Trump promete responsabilizar imprensa por 'mentiras' do Russiagate após vitória judicial

Em 2018, investigação oficial dos EUA não encontrou evidências de conluio entre a campanha do atual chefe da Casa Branca e agentes russos nas eleições presidenciais de 2016; Vladimir Putin classificou as acusações como "histeria".

O presidente dos Estados Unidos, Donald Trump, intensificou nesta quinta-feira (29) suas críticas à grande imprensa norte-americana após uma vitória judicial em sua ação contra o Conselho do Prêmio Pulitzer. O tribunal de apelação da Flórida rejeitou o pedido do conselho para suspender temporariamente o processo por difamação movido por Trump, permitindo que o caso avance, conforme noticiou o New York Post.

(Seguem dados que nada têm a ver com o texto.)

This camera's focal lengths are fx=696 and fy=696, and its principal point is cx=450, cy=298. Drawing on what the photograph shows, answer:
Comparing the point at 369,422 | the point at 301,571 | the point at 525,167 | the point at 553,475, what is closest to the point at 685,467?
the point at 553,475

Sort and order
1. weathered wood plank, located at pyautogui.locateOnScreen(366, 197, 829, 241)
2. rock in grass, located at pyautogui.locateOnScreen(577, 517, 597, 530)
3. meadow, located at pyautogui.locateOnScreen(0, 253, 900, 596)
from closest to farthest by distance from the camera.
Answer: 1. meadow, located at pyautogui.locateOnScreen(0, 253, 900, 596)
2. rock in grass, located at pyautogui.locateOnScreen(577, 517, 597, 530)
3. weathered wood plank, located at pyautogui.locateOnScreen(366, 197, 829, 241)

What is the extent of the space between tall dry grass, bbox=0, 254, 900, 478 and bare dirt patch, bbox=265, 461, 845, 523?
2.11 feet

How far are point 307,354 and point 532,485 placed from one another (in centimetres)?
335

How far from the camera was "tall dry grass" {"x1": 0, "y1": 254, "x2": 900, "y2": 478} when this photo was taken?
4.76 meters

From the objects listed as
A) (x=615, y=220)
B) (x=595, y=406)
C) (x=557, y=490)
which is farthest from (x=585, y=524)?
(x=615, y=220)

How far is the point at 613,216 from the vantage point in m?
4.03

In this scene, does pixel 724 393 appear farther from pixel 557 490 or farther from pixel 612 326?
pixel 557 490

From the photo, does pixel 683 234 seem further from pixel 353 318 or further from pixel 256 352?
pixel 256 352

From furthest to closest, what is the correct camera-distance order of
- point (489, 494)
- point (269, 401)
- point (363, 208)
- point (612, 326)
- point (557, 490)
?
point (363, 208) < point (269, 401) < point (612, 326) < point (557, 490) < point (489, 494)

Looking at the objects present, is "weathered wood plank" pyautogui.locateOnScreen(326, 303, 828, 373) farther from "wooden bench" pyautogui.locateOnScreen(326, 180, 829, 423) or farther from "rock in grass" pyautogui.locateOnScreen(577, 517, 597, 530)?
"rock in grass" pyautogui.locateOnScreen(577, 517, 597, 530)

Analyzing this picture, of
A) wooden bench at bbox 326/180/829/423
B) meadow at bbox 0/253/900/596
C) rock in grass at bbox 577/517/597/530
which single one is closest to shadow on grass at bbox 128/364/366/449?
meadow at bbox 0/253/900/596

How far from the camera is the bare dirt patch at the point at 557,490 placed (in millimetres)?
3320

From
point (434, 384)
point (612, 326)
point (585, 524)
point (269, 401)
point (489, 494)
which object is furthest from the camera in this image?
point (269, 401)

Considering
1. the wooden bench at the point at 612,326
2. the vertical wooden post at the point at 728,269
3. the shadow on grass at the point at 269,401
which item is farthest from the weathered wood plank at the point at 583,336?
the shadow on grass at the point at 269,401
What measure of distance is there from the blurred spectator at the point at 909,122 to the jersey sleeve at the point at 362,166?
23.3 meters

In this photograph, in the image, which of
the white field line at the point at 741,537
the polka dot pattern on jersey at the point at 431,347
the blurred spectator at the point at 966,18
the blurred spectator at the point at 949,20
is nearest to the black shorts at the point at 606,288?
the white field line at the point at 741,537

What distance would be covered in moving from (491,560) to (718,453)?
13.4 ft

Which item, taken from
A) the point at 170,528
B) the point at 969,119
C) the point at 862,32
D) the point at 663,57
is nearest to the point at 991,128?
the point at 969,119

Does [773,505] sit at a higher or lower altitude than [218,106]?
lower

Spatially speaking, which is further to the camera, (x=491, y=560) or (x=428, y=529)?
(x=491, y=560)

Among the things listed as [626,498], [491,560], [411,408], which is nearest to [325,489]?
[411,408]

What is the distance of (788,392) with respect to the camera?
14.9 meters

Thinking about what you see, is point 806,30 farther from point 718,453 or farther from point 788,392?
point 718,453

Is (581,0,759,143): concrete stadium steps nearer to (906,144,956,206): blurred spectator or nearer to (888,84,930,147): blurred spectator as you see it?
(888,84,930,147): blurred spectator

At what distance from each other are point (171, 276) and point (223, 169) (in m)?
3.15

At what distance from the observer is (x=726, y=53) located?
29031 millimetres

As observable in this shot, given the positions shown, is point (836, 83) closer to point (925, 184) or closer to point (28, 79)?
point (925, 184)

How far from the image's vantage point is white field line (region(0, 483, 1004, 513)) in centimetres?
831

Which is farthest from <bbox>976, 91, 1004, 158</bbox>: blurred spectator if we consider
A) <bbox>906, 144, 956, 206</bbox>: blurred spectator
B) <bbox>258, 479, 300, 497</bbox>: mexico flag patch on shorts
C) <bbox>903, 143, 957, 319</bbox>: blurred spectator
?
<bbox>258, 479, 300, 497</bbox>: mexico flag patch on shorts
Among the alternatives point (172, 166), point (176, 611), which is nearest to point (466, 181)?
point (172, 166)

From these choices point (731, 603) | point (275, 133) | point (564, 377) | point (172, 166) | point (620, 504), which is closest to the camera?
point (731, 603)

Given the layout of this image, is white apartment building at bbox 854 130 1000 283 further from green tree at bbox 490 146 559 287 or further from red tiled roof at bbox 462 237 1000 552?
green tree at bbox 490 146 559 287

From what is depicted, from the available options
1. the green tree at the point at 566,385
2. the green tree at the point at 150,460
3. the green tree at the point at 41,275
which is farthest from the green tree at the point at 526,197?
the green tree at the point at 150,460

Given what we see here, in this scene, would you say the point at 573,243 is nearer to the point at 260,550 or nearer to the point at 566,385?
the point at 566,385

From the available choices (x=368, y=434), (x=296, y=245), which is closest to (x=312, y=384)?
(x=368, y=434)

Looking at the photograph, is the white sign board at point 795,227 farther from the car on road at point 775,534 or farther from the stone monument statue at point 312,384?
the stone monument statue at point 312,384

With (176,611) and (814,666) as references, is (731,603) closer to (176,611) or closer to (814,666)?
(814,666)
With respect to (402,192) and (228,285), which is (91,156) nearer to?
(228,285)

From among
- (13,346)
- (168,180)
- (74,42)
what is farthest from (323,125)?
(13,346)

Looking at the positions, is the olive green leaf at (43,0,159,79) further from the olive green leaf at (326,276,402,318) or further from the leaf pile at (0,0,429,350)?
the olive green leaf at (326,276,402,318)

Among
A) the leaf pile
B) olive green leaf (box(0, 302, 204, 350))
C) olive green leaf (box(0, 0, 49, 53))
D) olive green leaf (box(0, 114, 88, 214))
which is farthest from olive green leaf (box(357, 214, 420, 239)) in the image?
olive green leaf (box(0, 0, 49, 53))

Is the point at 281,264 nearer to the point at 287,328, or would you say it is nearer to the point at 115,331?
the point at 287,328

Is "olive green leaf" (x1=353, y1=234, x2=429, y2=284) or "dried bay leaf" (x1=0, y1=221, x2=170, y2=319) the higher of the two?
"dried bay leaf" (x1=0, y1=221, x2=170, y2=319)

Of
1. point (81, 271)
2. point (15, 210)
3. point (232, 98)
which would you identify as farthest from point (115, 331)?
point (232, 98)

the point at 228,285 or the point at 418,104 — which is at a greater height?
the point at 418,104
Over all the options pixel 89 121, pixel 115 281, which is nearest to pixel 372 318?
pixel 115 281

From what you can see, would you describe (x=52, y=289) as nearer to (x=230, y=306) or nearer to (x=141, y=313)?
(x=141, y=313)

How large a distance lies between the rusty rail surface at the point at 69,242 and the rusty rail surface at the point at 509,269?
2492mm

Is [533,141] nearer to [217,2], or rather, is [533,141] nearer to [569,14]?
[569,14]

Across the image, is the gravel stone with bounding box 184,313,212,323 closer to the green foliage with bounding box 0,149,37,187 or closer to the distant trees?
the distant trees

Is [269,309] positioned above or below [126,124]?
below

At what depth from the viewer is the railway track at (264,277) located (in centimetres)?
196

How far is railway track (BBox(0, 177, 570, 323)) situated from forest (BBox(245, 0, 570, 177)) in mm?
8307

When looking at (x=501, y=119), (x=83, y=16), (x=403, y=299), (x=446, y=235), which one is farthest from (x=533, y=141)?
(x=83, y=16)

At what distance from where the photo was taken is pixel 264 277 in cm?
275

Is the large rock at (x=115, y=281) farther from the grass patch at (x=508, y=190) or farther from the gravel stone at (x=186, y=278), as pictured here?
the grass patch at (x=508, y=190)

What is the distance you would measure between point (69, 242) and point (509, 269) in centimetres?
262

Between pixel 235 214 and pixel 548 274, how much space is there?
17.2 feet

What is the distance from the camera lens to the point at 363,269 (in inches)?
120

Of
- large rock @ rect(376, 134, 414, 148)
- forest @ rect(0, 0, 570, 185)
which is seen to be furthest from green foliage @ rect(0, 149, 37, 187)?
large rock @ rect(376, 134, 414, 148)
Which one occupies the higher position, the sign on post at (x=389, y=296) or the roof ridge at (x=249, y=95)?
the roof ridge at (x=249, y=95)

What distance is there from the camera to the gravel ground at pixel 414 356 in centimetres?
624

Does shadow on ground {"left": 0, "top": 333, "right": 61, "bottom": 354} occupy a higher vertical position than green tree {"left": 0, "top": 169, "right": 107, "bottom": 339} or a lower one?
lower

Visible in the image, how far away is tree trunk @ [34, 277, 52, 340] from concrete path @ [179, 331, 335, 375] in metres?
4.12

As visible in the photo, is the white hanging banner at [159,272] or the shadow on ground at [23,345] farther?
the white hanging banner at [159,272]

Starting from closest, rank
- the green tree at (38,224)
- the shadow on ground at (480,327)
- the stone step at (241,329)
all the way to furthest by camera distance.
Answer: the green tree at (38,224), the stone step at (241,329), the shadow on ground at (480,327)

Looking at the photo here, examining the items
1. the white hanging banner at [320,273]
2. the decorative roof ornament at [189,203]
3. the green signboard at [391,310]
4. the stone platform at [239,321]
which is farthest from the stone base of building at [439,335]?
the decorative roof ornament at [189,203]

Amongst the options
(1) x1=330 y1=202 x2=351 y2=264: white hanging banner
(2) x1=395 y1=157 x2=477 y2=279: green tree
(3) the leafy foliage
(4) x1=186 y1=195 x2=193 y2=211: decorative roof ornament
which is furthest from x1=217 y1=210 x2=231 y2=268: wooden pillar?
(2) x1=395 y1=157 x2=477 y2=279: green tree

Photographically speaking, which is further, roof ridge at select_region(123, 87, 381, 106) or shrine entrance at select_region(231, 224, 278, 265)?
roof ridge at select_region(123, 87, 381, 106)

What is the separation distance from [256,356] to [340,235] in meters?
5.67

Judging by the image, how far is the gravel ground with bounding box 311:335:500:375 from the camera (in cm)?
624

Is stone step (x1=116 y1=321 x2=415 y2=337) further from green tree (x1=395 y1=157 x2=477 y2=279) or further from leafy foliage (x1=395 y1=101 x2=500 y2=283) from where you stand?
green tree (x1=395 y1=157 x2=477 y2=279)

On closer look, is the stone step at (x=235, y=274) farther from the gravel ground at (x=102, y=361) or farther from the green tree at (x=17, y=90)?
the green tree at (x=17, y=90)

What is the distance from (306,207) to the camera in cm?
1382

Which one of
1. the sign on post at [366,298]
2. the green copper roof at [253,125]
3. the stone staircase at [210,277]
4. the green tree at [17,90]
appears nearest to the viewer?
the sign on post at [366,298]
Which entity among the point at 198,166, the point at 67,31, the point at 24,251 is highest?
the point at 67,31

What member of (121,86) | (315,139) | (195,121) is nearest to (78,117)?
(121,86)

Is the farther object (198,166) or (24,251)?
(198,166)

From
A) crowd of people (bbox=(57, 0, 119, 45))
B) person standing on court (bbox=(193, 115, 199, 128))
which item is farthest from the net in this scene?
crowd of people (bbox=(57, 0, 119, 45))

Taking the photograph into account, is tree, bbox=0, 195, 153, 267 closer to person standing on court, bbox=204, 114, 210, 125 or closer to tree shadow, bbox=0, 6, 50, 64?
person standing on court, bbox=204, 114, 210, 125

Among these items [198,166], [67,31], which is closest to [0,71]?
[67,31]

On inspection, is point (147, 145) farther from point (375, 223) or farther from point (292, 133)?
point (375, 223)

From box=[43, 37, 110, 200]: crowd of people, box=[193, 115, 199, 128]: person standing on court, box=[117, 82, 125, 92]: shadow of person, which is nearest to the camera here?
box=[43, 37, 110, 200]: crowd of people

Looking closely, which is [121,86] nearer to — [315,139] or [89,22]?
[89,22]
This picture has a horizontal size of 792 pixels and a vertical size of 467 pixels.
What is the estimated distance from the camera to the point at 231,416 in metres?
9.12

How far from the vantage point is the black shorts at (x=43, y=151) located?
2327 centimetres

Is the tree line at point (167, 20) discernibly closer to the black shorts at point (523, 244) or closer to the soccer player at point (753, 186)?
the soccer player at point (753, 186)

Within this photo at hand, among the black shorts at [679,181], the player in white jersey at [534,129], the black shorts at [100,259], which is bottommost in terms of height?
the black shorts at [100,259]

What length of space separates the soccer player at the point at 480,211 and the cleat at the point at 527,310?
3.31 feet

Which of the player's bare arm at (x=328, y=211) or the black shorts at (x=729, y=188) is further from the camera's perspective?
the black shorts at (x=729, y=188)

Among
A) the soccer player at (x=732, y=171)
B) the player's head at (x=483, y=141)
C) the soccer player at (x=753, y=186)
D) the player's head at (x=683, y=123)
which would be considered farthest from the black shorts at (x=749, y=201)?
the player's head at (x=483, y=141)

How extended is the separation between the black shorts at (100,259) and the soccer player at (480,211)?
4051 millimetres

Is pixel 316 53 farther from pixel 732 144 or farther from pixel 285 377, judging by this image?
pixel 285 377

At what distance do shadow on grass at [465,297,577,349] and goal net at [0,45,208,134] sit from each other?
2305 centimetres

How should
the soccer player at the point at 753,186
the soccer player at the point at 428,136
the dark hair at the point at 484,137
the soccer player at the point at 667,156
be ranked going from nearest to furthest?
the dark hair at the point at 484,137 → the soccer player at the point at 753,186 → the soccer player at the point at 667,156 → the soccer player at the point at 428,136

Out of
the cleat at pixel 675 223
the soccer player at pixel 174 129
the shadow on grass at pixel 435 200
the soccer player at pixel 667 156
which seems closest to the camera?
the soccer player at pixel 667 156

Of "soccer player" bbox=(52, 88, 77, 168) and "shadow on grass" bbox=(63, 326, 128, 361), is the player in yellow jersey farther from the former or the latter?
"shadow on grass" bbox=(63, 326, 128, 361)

A ação foi apresentada em 2022 e contesta a premiação concedida em 2018 ao New York Times e ao Washington Post pelas reportagens sobre a suposta interferência da Rússia nas eleições presidenciais de 2016 e os possíveis vínculos entre a campanha de Trump e o Kremlin. Segundo o presidente, os jornais teriam publicado informações enganosas com motivações políticas, o que, na sua avaliação, comprometeu a credibilidade da premiação.

Em publicação na rede Truth Social, Trump afirmou que os veículos "foram premiados por reportagens falsas". Segundo ele, "não podemos permitir que isso aconteça nos Estados Unidos da América".

"Estamos responsabilizando a Mídia de Notícias Falsas por suas MENTIRAS ao Povo Americano, para que possamos, juntos, TORNAR A AMÉRICA GRANDE NOVAMENTE!", complementou o presidente norte-americano.

Suspensão negada

A presidente do conselho do Prêmio Pulitzer, Elizabeth Alexander, defendeu o adiamento do julgamento, alegando que a condição de Donald Trump como presidente dos Estados Unidos justificaria a suspensão temporária do processo. Em sua argumentação, afirmou que "a suspensão do caso evitará conflitos constitucionais" e que a participação do chefe do Executivo "interferirá em seus deveres e responsabilidades oficiais perante a Constituição".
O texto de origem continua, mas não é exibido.